Recommended for: This book’s primary purpose is to teach a child’s peers (classmates, teammates, etc.) about Tourette Syndrome so that a child is less likely to be teased or excluded due to their tics. It could be better written, but it’s an acceptable introduction to tics and Tourette Syndrome. It teaches peers important information, including facts like Tourette Syndrome isn’t contagious, and a child isn’t ever ticing on purpose, and it reminds readers that kids with Tourette Syndrome like to play and learn just like everyone else.
Evidence-Based Practices: Psychoeducation, Medication
Tone: Upbeat, informative
Story Quality: This book is not the most well-written, and it has some odd transitions, but it’s more or less fine and serves a very useful purpose. It’s written in first person from the perspective of a kid with Tourette Syndrome.
Illustrations: Punchy digital cartoons in bold colors.

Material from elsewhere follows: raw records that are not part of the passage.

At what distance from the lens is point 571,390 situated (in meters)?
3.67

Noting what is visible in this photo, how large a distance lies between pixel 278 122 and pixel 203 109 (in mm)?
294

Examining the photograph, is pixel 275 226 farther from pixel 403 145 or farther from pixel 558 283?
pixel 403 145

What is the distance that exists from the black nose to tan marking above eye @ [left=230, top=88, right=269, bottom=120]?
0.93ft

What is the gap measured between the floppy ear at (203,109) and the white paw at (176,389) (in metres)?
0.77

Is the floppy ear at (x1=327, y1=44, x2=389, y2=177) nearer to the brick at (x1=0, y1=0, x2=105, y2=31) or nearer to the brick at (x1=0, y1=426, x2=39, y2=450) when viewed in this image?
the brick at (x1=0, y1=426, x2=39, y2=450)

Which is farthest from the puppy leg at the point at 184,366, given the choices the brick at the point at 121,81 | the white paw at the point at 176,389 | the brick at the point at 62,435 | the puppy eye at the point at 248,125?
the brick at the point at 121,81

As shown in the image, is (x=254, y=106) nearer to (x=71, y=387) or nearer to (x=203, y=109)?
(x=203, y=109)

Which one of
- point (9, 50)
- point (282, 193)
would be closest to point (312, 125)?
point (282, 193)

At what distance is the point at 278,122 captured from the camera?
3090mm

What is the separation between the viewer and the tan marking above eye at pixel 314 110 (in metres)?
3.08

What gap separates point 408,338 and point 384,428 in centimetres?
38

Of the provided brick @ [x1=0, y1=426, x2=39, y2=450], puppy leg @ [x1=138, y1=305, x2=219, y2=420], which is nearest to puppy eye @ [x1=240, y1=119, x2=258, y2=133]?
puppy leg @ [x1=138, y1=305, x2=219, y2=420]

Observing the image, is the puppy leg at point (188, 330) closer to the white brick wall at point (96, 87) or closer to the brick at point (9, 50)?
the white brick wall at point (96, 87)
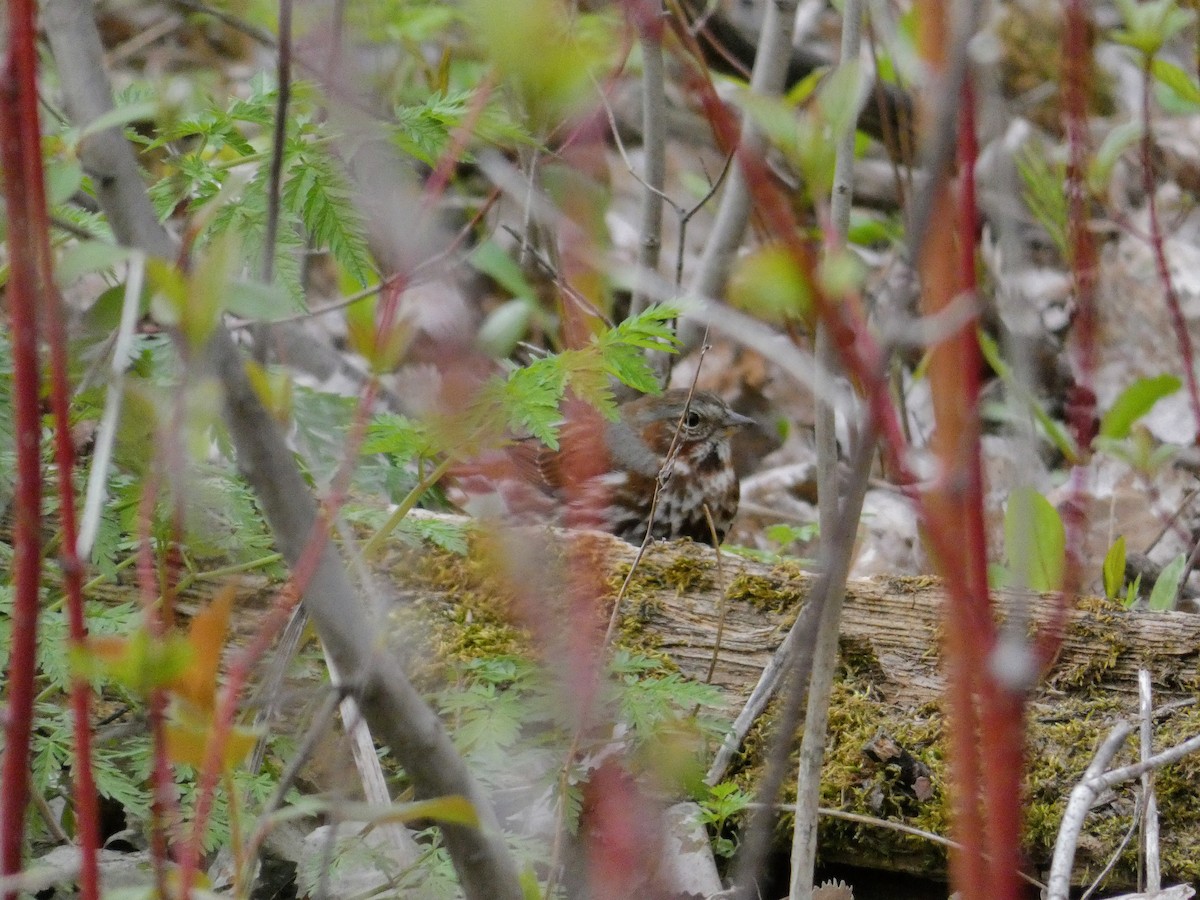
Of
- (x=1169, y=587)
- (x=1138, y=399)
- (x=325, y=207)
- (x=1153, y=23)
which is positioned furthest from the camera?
(x=1138, y=399)

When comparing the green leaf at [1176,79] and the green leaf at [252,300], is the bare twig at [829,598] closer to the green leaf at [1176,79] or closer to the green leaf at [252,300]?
the green leaf at [252,300]

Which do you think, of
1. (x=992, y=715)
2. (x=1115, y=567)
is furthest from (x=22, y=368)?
(x=1115, y=567)

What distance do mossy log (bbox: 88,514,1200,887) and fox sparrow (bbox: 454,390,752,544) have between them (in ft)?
2.99

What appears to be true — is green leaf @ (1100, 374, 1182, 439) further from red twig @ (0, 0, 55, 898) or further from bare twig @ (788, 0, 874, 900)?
red twig @ (0, 0, 55, 898)

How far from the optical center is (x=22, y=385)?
114 centimetres

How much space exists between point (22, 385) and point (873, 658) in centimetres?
213

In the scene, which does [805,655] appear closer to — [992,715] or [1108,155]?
[992,715]

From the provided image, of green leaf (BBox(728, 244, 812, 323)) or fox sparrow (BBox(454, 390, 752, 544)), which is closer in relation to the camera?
green leaf (BBox(728, 244, 812, 323))

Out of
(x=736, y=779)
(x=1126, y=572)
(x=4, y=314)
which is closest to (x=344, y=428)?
(x=4, y=314)

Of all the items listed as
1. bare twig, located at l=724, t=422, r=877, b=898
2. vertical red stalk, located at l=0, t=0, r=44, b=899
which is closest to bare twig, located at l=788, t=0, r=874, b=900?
bare twig, located at l=724, t=422, r=877, b=898

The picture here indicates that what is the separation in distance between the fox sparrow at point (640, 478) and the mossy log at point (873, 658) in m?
0.91

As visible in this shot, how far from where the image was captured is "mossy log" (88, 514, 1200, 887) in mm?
2508

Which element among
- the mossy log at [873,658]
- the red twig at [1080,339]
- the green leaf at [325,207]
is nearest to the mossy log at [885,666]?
the mossy log at [873,658]

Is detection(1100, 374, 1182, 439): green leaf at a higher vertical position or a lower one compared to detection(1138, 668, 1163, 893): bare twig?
higher
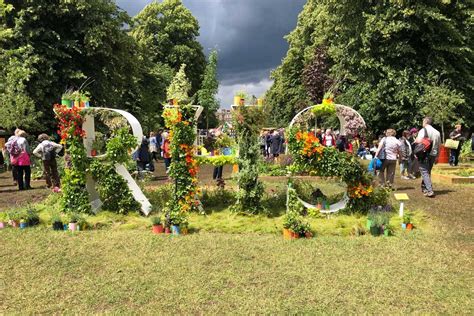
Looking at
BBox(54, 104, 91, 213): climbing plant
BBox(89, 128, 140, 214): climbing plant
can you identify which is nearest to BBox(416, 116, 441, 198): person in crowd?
BBox(89, 128, 140, 214): climbing plant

Representation: The narrator, Megan, is a White girl with Tourette Syndrome. The tics she experiences include sudden hand and knee movements, eye blinks, facial grimaces, coughs and “funny sounds.” The author has two children with Tourette Syndrome.
Psychological Practices: This book’s primary purpose is to explain tics and Tourette Syndrome to children who do not experience it so that they will be more likely to include and not tease a child with tics. It starts with a slightly odd definition of Tourette Syndrome: “Having Tourette Syndrome means that my nervous system, the part of my body that helps me move and feel, doesn’t always work the way it is supposed to.” This is basically accurate, but the language is a bit stigmatizing. Megan goes on to describe the experience of having a tic as being like an itch “you just had to scratch,” and she explains to children that they can’t catch Tourette Syndrome from her and that it’s “okay to be my friend and play with me.” She shares that she takes medicines to “help my nervous system relax” in order to reduce the frequency of her tics. She also shares that it helps her to get plenty of sleep and exercise and to be more relaxed. Megan reminds children that “when people tease me about my tics, I feel sad,” and she reminds readers that “I’m a lot like you in almost every other way!”
Concerns: If a child is not experiencing teasing from other kids about their tics, this book could introduce the possibility and make them more self-conscious about it. It is best for kids whose peers have noticed a child’s tics and have questions or are starting to tease or make comments. Additionally, Megan states that “having tics is something I can’t help,” which might not be fully accurate. Although it’s true that tics feel involuntary and they are certainly not an active choice, Habit Reversal Therapy is an evidence-based treatment which helps children increase their ability to manage their tics. If a child is starting this type of therapy, I would not want them to get the message that they are totally powerless when it comes to managing their tics.